- **RECORDS SHOWN**
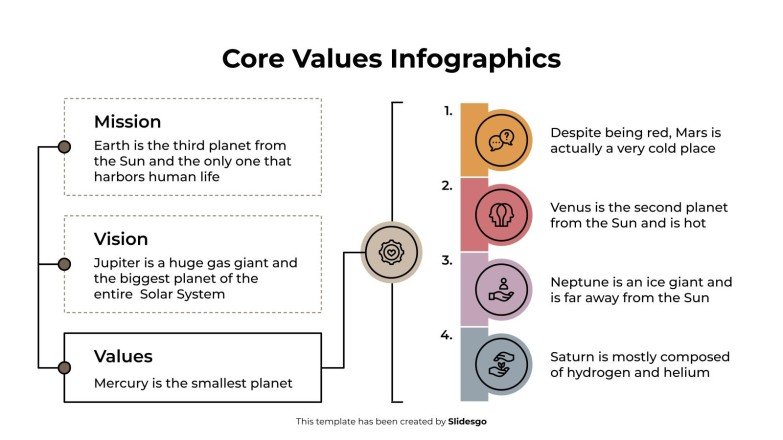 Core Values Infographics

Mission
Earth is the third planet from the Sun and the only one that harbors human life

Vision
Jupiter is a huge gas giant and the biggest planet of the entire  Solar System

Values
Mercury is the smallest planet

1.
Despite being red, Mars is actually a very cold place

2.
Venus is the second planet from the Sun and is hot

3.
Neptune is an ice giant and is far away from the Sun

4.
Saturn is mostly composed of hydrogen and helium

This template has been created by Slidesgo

* * *

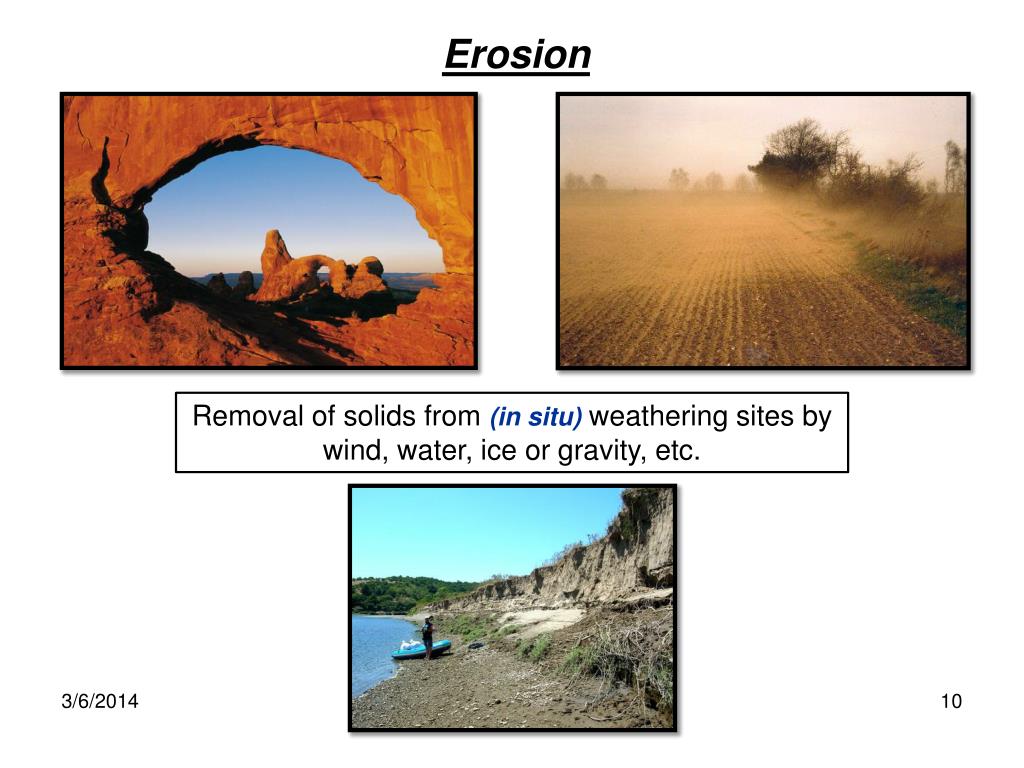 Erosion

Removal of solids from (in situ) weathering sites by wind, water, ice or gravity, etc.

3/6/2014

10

- **WHAT THE TASK REQUIRES**
Every line of the listing that holds "from" should be found and copied.

- **ANSWER TO THIS TASK**
Earth is the third planet from the Sun and the only one that harbors human life
Venus is the second planet from the Sun and is hot
Neptune is an ice giant and is far away from the Sun
Removal of solids from (in situ) weathering sites by wind, water, ice or gravity, etc.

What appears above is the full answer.